Gaining Confidence from a Gap Year Abroad

When I first told people I would be taking a gap year, I got more blank faces than when I tell a bad joke. Many did not know how to react. It was not until I told them I was going to spend part of it working on a watermelon farm in Australia that they knew they could laugh. Some seemed genuinely envious. Others seemed genuinely sorry.

As I afforded many hours to myself in the eight months I was traveling, I was able to ponder why I received such a wide range of reactions to my taking a gap year. I came to the conclusion that a gap year itself is still uncommon in the United States, especially since I was traveling alone and not on a program. During my eight months abroad, I volunteered and lived with a host family in the Peruvian jungle, worked on a watermelon farm in Australia and stayed in a Buddhist monastery in Thailand. Not too many people were expecting that response when they asked me what I was planning to do. The very thought of a gap year is unknown, perhaps even feared.

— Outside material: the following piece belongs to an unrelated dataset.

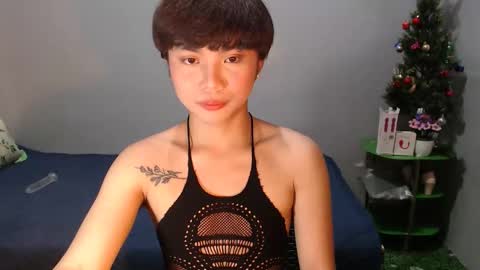 Snapshot of asian_reyshell chatting on 16, 11, 2025 Reyshell online show from 16, 11, 2025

The first time my dad brought up the subject of a gap year, I was a bit repelled. It was something totally unfamiliar. However, as my senior year progressed, my dad gradually convinced me that the benefits of a year’s break from school could outweigh the drawbacks. A year to do almost anything in any part of the world seems like any burnt-out, sheltered, high school kid’s fantasy. It’s possibly the closest to freedom a teenager can get. 

The reason I decided to take a gap year, however, was not because of all the glorious traveling, but because I wanted to have a year to learn about myself. Reading accounts of people who took gap years abroad and engaged in some semblance of volunteer work, employment or cultural immersion convinced me that those experiences correlated with a greater appreciation for life, greater maturity, greater self-confidence, a clearer vision of future goals and a fuller understanding of oneself. If I could grow that much by doing almost anything I wanted, almost anywhere in the world I wanted, I had no reason not to—except fear. After all, I had always had a travel bug and an eagerness to escape the grasp of my suburban Connecticut life. I thought I had gotten over the fear. Then the day finally came.

8:00 a.m. Sept. 7, 2011. John F. Kennedy International Airport, Queens, NY. There I stood, watching my parents walk away, leaving me with only a 70-liter backpack and a few other amenities to last me the next eight months. There I stood, in the classic “what the hell am I doing?” moment, watching my legs inch me through the exceedingly long security line. I was to be traveling on my own, without even the safety net of a program. I was leaving everything I knew. I felt the greatest fear I had ever known in my life. 

In all those eight months, that first day was one of the most memorable, because I got over that fear. No day at college could have given me that. I experienced more in those eight months than in any other eight months of my life, but overcoming the first day’s fear is one of my proudest achievements. After trekking to Machu Picchu, meeting family I never knew I had in places from Sydney to Singapore to London and puking in a Buddhist temple in Thailand after eating street-market food, I can say gap years are honestly advertised: I am more self-confident and more independent, and I know myself a whole lot better.

Now through with my first month at college, I feel a general sense of calm. Maybe it comes from the Zen of Thai Buddhism, or the relaxed nature of the Australians or even the serenity of the Peruvian rain forest. I am not saying that gap years are a one-time opportunity to grow as a person, but simply that my gap year was the way in which I did. Experiences that are off the beaten track, in any shape or form, can be truly valuable—so don’t let fear hinder you.